< Psalmen 80 >
1 Voor den opperzangmeester, op Schoschannim; een getuigenis, een psalm van Asaf. O Herder Israels! neem ter ore, Die Jozef als schapen leiddet; Die tussen de cherubim zit, verschijn blinkende.
Dem Musikmeister, nach (der Singweise = Melodie) »Lilien(rein) ist das Zeugnis«; von Asaph ein Psalm. O Hirte Israels, merk auf,
2 Wek Uw macht op voor het aangezicht van Efraim, en Benjamin, en Manasse, en kom tot onze verlossing.
Als Anführer Ephraims und Benjamins und Manasses biete deine Heldenkraft auf und komm uns zu Hilfe!
3 O God! breng ons weder, en laat Uw aanschijn lichten, zo zullen wij verlost worden.
O Gott (der Heerscharen), stelle uns wieder her und laß dein Angesicht leuchten, damit uns Rettung widerfährt!
4 O HEERE, God der heirscharen! hoe lang zult Gij roken tegen het gebed Uws volks?
O HERR, Gott der Heerscharen, wie lange noch raucht dein Zorn trotz der Gebete deines Volkes?
5 Gij spijst hen met tranenbrood, en drenkt hen met tranen uit een drieling.
Du hast uns Tränenbrot essen lassen und uns eimerweise getränkt mit Tränen;
6 Gij hebt ons onzen naburen tot een twist gesteld, en onze vijanden spotten onder zich.
du hast uns gemacht zum Zankapfel unsern Nachbarn, und unsere Feinde spotten über uns.
7 O God der heirscharen! breng ons weder, en laat Uw aangezicht lichten; zo zullen wij verlost worden.
O Gott der Heerscharen, stelle uns wieder her und laß dein Angesicht leuchten, damit uns Rettung widerfährt!
8 Gij hebt een wijnstok uit Egypte overgebracht, hebt de heidenen verdreven, en hebt denzelven geplant;
Einen Weinstock hast aus Ägypten du ausgehoben, hast Heidenvölker vertrieben, ihn eingepflanzt,
9 Gij hebt de plaats voor hem bereid, en zijn wortelen doen inwortelen, zodat hij het land vervuld heeft.
hast weiten Raum vor ihm her geschafft, daß er Wurzeln schlug und das Land erfüllte;
10 De bergen zijn met zijn schaduw bedekt geweest, en zijn ranken waren als cederbomen Gods.
die Berge wurden von seinem Schatten bedeckt und von seinen Reben die Zedern Gottes;
11 Hij schoot zijn ranken uit tot aan de zee, en zijn scheuten tot aan de rivier.
er streckte seine Ranken aus bis ans Meer und seine Schößlinge bis zum Euphratstrom.
12 Waarom hebt Gij zijn muren doorgebroken, zodat allen, die den weg voorbijgaan, hem plukken?
Warum hast du sein Gehege eingerissen, so daß alle ihn zerpflücken, die des Weges ziehn?
13 Het zwijn uit het woud heeft hem uitgewroet, en het wild des velds heeft hem afgeweid.
Es zerwühlt ihn der Eber aus dem Walde, und die Tiere des Feldes fressen ihn kahl.
14 O God der heirscharen! keer toch weder; aanschouw uit den hemel, en zie, en bezoek dezen wijnstok,
O Gott der Heerscharen, kehre doch zurück, schaue vom Himmel nieder und blicke her und nimm dich dieses Weinstocks an,
15 En den stam, dien Uw rechterhand geplant heeft, en dat om den zoon, dien Gij U gesterkt hebt!
des Setzlings, den deine Rechte gepflanzt, und des Schößlings, den du dir großgezogen!
16 Hij is met vuur verbrand; hij is afgehouwen; zij komen om van het schelden Uws aangezichts.

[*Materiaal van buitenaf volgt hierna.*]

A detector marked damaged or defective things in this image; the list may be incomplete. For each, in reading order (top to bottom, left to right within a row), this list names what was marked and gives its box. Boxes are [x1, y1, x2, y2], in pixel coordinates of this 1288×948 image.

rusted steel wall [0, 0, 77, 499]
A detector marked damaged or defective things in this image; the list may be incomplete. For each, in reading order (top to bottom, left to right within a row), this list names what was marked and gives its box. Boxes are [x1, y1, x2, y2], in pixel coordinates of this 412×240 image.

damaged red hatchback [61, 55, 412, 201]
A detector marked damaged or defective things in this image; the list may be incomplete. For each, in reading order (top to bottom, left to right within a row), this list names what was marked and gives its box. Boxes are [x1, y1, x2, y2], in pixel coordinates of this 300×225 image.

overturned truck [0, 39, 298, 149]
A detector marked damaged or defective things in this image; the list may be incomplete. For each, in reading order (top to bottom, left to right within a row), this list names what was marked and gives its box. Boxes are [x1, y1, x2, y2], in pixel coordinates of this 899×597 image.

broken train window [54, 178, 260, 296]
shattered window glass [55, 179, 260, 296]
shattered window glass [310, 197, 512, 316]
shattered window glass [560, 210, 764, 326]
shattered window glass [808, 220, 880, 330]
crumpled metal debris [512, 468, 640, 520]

Er ist mit Feuer verbrannt, ist abgehauen: vor dem Zornblick deines Angesichts kommen sie um.
17 Uw hand zij over den man Uwer rechterhand, over des mensen zoon, dien Gij U gesterkt hebt.
Halte schirmend die Hand über den Mann deiner Rechten, den Menschensohn, den du dir großgezogen:
18 Zo zullen wij van U niet terugkeren; behoud ons in het leven, zo zullen wij Uw Naam aanroepen.

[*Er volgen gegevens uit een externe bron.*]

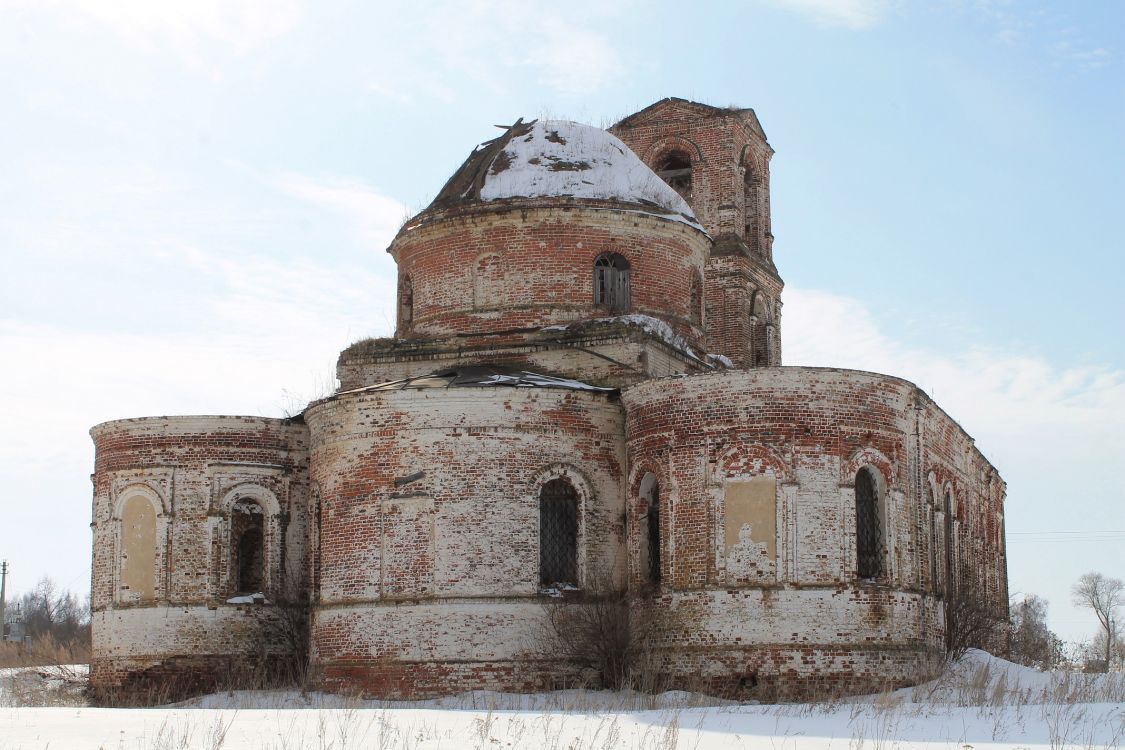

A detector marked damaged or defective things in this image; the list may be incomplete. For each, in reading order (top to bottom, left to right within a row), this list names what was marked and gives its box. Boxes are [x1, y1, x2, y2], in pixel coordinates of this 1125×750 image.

damaged roof [423, 119, 697, 222]
damaged roof [337, 366, 616, 395]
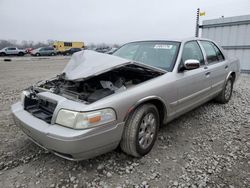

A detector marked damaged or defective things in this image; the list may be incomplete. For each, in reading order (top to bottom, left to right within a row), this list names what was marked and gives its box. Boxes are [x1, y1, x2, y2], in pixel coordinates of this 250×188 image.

so wollen wir nimmer von dir weichen! Schenke uns neues Leben, so wollen wir deinen Namen preisen!
19 O HEERE, God der heirscharen! breng ons weder; laat Uw aanschijn lichten, zo zullen wij verlost worden.
O HERR, Gott der Heerscharen, stelle uns wieder her, laß dein Angesicht leuchten, damit uns Rettung widerfährt!